Texte fourni:
+ + + + + + +

Voter est un devoir…

Le 4 juin dernier a eu lieu le premier tour des élections législatives pour les 11 circonscriptions des Français de l’Étranger. A l’ile Maurice, dont je suis résident depuis 17 ans, le taux de participation a été de 15,98 pourcents. Oui, vous avez bien lu, moins de 16 pourcents. Le député sortant, Alain Marsaud, n’a obtenu que 24,58 pourcents des votes, laissant la candidate du parti présidentiel s’envoler avec 59,47% des voix. Tant mieux pour elle, tant pis pour la démocratie. Car quelle légitimité pour un candidat futur élu avec 1276 votants sur 7981 inscrits ? A l’échelle de la 10ème circonscription, c’est à peine mieux avec 19,54% de votant, insuffisant cependant pour qu’un candidat même majoritaire au premier tour soit élu, puisqu’il lui faut au moins 25% des inscrits. Ces 19,54% ne me font penser qu’à un seul mot : honteux !

+ + + + + + +

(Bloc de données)
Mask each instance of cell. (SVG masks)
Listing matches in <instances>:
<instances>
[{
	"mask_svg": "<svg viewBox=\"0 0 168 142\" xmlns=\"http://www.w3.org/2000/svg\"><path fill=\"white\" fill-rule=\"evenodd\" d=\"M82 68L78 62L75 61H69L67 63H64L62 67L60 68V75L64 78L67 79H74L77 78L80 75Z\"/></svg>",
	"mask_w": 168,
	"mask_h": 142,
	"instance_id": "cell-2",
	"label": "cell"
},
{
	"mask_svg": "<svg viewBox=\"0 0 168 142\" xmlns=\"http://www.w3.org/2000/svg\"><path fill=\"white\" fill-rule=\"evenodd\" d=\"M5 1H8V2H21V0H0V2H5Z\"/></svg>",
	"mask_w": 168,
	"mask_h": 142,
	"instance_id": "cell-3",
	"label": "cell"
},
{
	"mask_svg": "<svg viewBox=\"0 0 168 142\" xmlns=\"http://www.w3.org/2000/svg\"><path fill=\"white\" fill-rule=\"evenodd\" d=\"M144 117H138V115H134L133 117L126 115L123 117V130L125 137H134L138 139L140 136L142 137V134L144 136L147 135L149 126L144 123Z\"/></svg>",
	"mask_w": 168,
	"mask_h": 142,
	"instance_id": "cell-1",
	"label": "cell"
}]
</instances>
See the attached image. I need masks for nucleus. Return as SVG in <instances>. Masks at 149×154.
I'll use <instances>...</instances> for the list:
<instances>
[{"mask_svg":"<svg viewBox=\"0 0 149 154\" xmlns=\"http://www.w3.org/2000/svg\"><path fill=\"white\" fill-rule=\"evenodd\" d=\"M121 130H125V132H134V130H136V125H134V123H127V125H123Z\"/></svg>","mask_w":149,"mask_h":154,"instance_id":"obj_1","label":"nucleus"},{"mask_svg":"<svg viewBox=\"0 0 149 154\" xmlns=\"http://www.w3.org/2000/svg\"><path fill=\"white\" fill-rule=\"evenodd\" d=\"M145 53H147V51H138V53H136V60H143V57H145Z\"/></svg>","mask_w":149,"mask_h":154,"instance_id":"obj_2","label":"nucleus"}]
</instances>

+ + + + + + +

Série exercices:
**A)** Répondez à ces questions sur le texte consacré aux élections législatives :
(i) Quel taux de participation a été relevé à l'île Maurice ?
(ii) Combien de votants et combien d'inscrits sont cités pour le futur élu ?
(iii) Quelle part minimale des inscrits un candidat doit-il obtenir pour être élu dès le premier tour ?
**B)** Affichez toutes les lignes du listing qui contiennent la chaîne « cell ».
Le texte et le listing ne proviennent pas de la même source.

Corrigé des exercices:
**A)**
(i) 15,98 pourcents.
(ii) 1276 votants sur 7981 inscrits.
(iii) Au moins 25 % des inscrits.

**B)**
Mask each instance of cell. (SVG masks)
	"instance_id": "cell-2",
	"label": "cell"
	"instance_id": "cell-3",
	"label": "cell"
	"instance_id": "cell-1",
	"label": "cell"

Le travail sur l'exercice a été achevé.